Repeat the data that follows exactly, starting at the line with "颠覆传统，引领未来_介绍最佳建站系统背后的秘密" and ending at the line with "Volkswagen VW Up!", and leave out every picture.
● ● ● ● ●
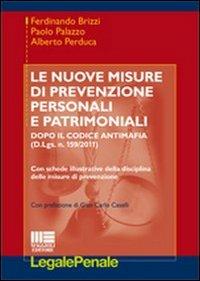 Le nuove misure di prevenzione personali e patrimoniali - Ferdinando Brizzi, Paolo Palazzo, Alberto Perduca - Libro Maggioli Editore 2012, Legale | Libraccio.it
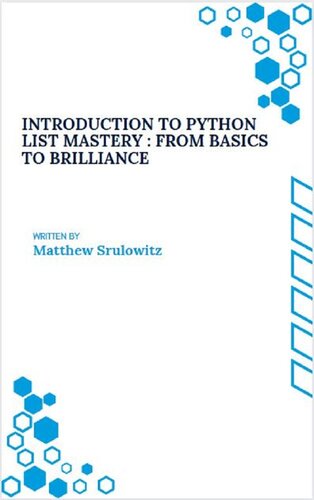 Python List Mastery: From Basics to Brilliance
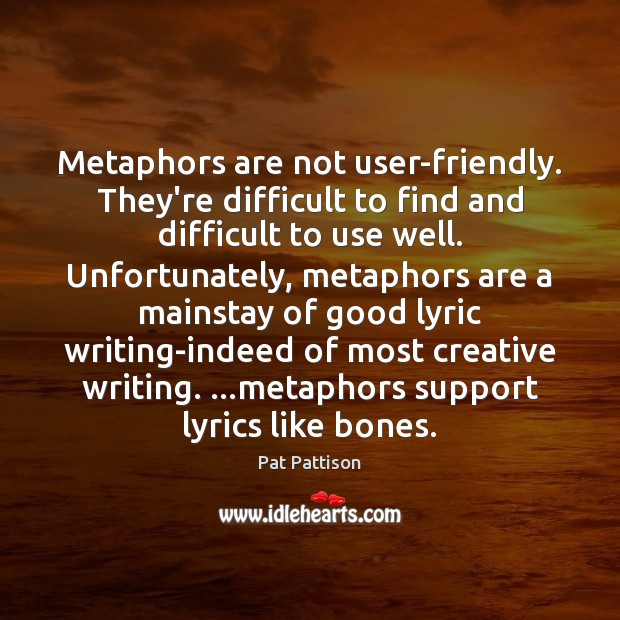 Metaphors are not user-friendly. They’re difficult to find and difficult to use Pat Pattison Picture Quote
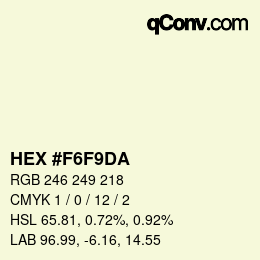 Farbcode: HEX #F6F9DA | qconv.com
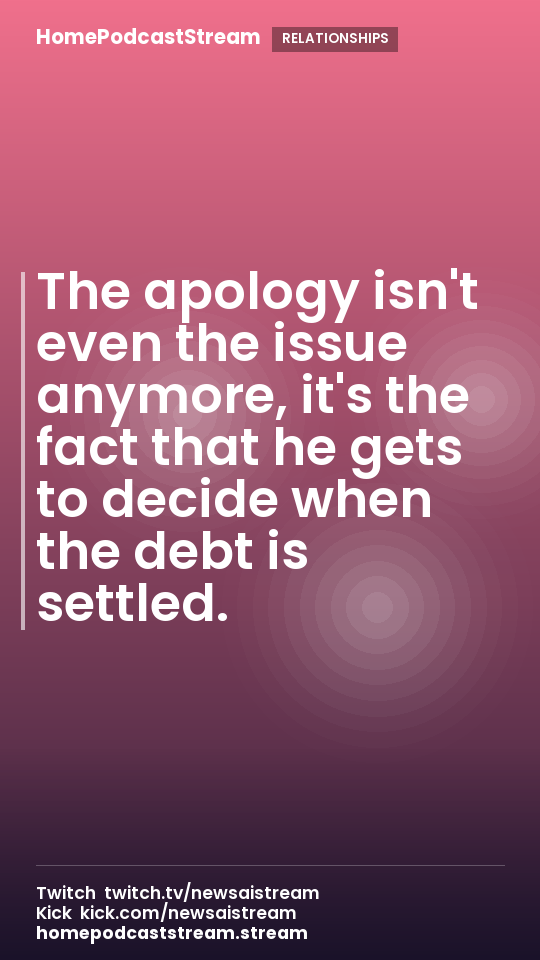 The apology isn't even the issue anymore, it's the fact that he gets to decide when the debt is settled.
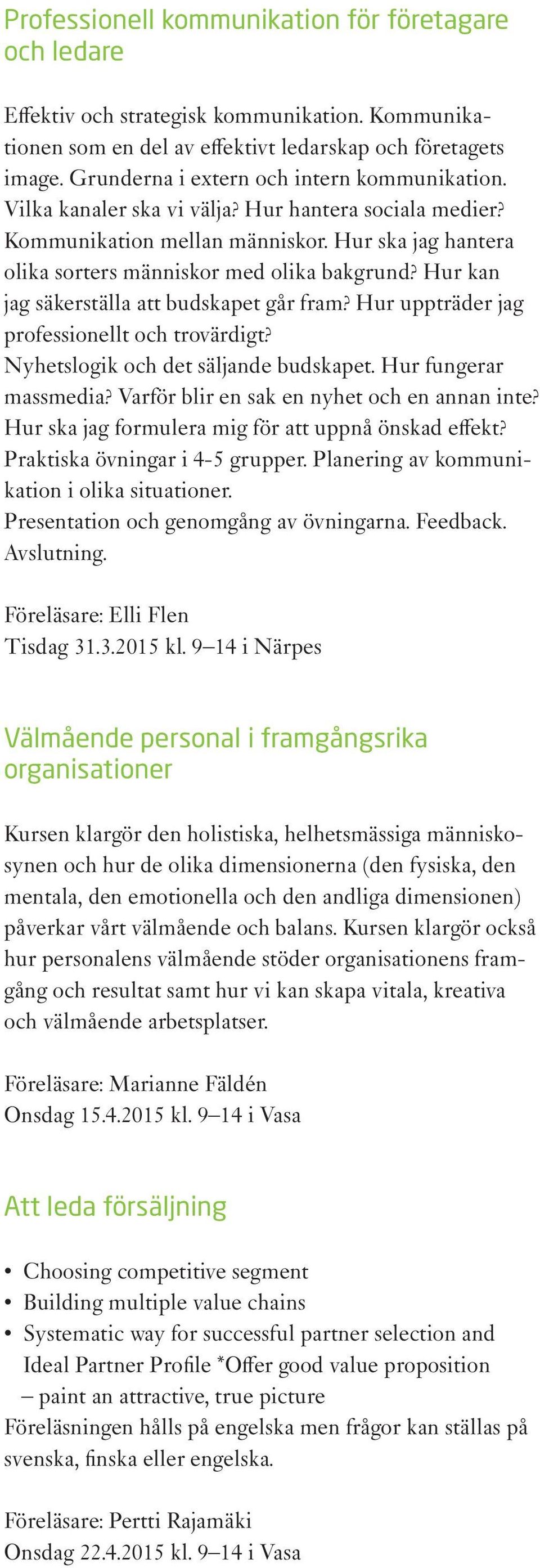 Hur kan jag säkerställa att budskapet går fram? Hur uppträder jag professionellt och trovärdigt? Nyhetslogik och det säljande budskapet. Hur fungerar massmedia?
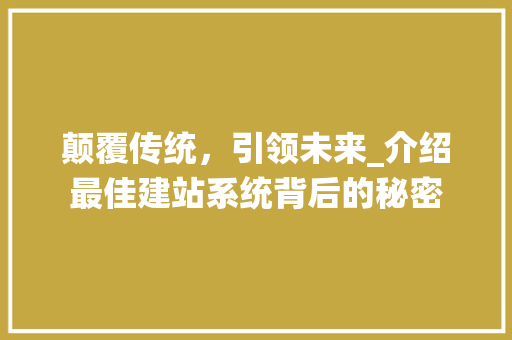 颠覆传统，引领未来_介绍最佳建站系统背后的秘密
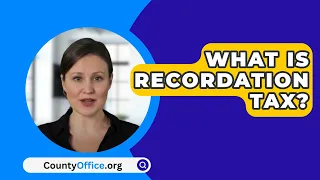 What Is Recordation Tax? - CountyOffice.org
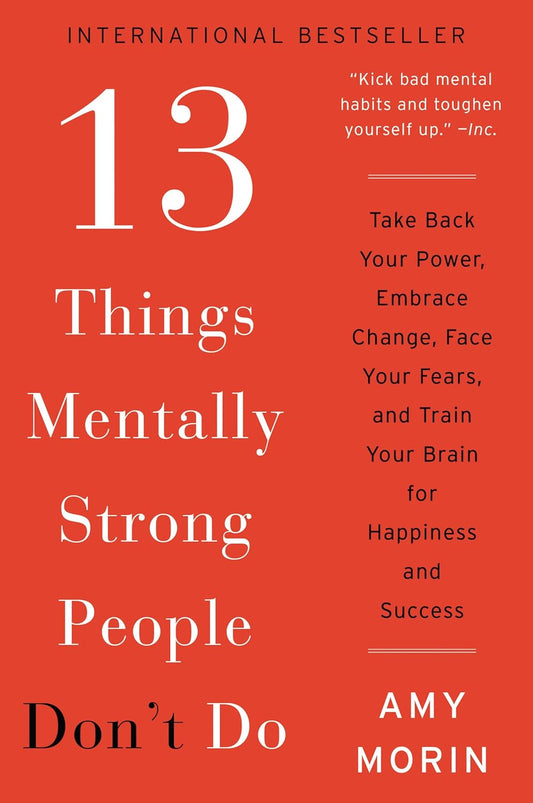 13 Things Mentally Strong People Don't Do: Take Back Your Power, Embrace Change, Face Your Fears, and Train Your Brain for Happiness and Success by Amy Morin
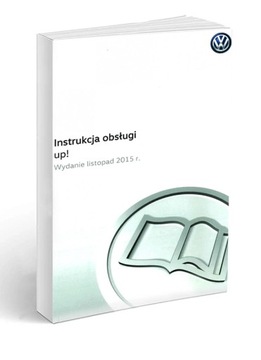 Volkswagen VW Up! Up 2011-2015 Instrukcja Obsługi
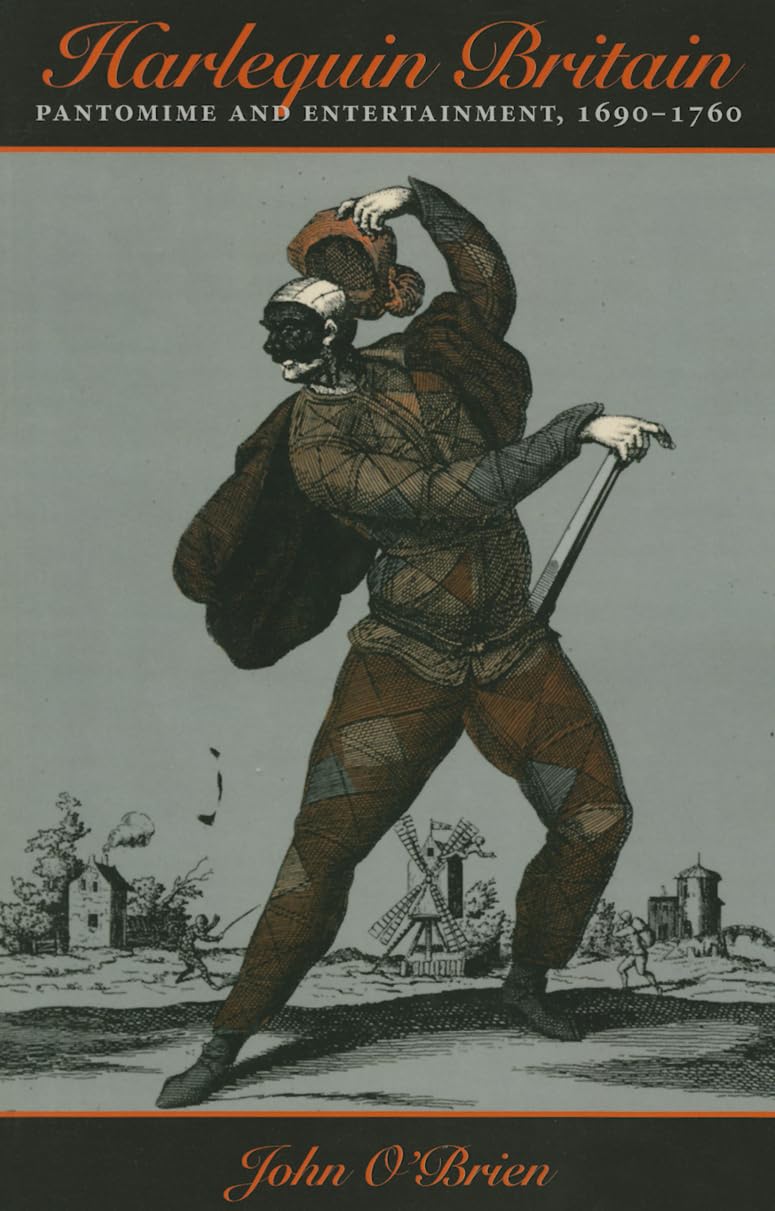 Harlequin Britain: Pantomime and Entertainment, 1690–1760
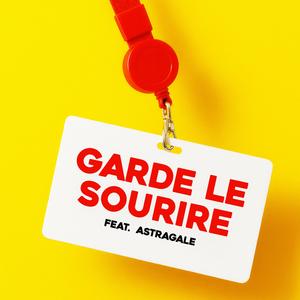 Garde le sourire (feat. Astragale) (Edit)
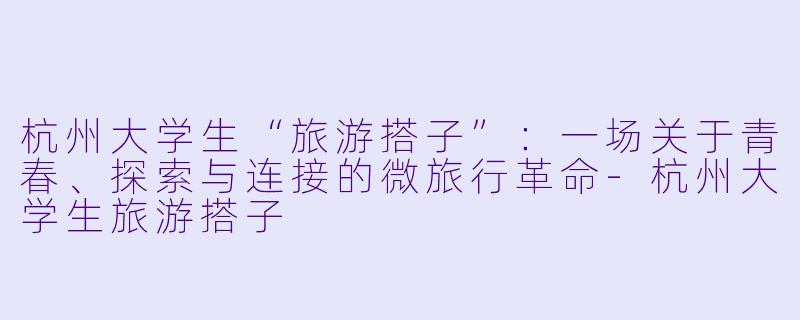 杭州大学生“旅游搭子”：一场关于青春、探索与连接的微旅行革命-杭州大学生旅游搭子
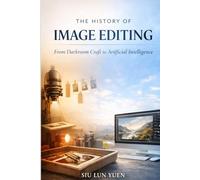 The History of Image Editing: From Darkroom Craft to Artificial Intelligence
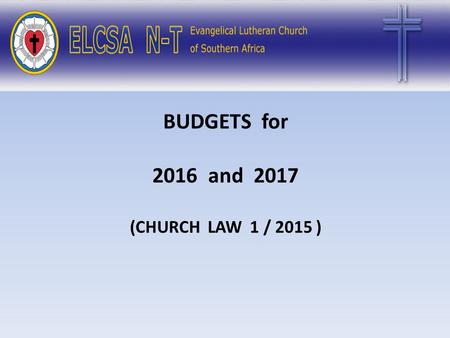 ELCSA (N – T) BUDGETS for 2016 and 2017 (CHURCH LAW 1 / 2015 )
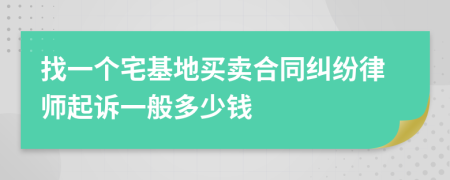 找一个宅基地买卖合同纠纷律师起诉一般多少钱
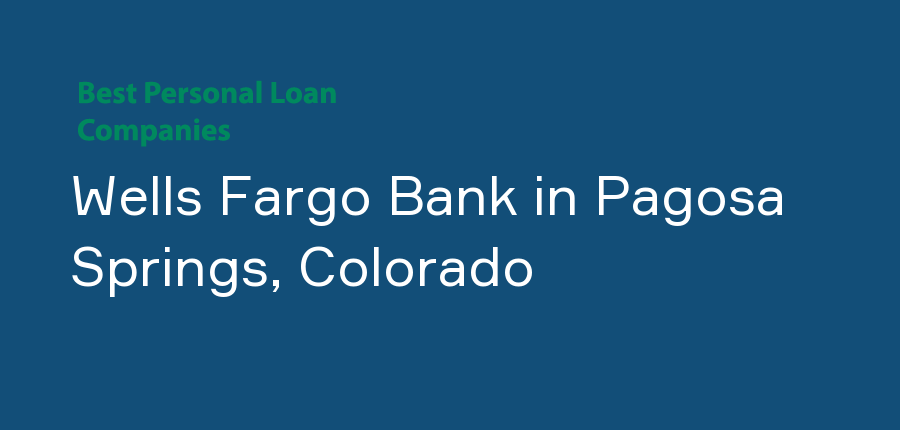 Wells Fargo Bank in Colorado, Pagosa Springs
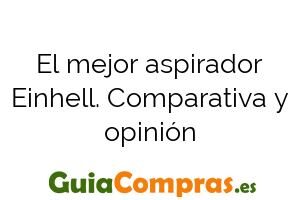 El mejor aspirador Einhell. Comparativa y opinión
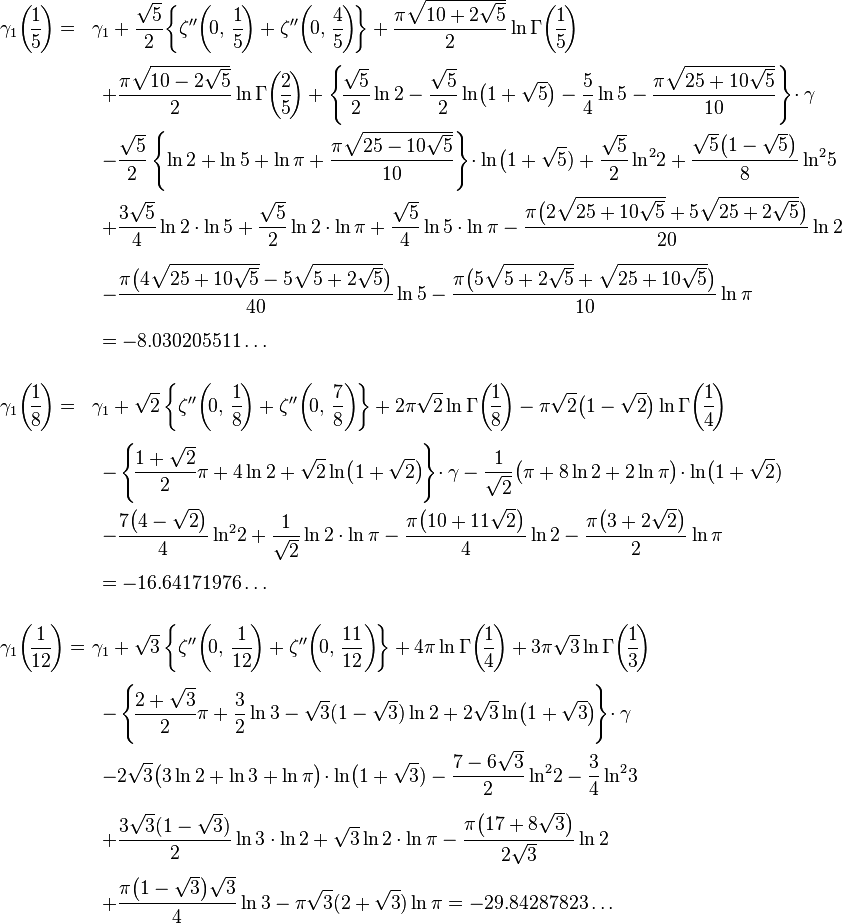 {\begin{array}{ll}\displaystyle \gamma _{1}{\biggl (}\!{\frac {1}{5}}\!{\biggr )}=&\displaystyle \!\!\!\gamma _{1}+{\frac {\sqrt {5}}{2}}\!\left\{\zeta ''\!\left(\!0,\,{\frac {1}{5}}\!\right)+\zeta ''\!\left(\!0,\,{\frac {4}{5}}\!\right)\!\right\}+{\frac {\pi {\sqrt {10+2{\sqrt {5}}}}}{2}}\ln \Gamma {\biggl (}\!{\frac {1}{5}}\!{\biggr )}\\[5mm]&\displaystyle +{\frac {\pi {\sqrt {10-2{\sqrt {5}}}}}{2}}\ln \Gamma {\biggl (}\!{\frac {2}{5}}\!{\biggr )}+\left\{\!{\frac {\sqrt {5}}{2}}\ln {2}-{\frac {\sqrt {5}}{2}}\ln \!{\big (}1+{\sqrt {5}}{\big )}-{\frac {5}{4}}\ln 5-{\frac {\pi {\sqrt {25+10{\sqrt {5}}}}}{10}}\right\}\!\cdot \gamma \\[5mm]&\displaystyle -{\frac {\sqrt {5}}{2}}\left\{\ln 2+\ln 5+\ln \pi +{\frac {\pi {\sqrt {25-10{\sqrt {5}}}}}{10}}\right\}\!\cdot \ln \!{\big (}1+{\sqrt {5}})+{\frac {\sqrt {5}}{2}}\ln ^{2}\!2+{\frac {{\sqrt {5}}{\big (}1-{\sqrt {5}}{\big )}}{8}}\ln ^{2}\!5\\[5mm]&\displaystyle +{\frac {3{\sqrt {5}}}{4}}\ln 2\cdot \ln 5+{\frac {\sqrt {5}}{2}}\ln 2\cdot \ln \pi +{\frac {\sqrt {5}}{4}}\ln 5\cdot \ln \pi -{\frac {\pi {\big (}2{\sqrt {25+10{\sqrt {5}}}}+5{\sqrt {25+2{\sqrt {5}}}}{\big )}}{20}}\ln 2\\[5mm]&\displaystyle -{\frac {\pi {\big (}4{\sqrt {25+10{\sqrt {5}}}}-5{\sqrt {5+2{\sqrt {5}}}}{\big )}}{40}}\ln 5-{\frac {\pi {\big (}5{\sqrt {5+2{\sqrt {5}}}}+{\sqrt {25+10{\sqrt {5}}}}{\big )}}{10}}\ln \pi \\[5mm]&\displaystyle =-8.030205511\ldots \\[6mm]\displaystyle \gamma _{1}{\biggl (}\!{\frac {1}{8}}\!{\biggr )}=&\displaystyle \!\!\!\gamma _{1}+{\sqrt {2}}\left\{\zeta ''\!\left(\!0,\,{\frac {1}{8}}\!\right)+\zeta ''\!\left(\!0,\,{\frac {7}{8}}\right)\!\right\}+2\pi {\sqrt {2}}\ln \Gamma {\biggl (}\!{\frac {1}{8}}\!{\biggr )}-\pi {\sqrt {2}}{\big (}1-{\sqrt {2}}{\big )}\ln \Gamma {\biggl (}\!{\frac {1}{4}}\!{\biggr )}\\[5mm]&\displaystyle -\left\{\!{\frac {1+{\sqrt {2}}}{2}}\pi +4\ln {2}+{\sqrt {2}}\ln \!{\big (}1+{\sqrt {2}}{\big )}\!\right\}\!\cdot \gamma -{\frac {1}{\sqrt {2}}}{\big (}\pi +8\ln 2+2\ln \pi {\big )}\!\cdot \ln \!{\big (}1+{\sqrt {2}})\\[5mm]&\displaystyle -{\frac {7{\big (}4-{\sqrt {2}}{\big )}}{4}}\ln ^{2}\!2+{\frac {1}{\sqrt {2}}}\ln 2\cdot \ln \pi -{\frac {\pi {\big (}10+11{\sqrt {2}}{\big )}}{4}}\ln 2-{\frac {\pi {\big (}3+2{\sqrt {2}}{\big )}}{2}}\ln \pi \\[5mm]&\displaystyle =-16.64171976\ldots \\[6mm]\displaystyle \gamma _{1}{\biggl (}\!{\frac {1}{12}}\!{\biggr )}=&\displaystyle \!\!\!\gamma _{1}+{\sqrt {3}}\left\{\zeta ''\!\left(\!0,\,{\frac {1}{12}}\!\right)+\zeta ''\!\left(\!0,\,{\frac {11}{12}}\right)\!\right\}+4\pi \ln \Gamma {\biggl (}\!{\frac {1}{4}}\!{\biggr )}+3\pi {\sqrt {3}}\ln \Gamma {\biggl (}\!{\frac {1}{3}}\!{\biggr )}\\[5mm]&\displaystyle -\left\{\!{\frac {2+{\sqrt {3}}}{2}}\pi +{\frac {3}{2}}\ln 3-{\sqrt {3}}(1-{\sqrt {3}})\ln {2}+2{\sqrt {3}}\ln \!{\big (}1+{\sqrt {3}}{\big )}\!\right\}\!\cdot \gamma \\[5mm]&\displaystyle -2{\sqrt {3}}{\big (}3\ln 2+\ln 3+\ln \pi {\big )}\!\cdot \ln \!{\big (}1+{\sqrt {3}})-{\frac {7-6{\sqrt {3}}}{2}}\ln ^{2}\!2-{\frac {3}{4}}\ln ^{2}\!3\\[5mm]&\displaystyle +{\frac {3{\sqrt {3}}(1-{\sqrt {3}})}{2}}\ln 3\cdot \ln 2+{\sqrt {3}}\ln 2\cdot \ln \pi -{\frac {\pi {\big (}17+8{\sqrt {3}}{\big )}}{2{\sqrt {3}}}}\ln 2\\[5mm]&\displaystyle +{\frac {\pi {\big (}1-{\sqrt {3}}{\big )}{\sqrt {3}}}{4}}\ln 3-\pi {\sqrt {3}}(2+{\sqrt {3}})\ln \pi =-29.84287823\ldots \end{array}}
● ● ● ● ●
OUTPUT BELOW —
 颠覆传统，引领未来_介绍最佳建站系统背后的秘密
 What Is Recordation Tax? - CountyOffice.org
 13 Things Mentally Strong People Don't Do: Take Back Your Power, Embrace Change, Face Your Fears, and Train Your Brain for Happiness and Success by Amy Morin
 Volkswagen VW Up! Up 2011-2015 Instrukcja Obsługi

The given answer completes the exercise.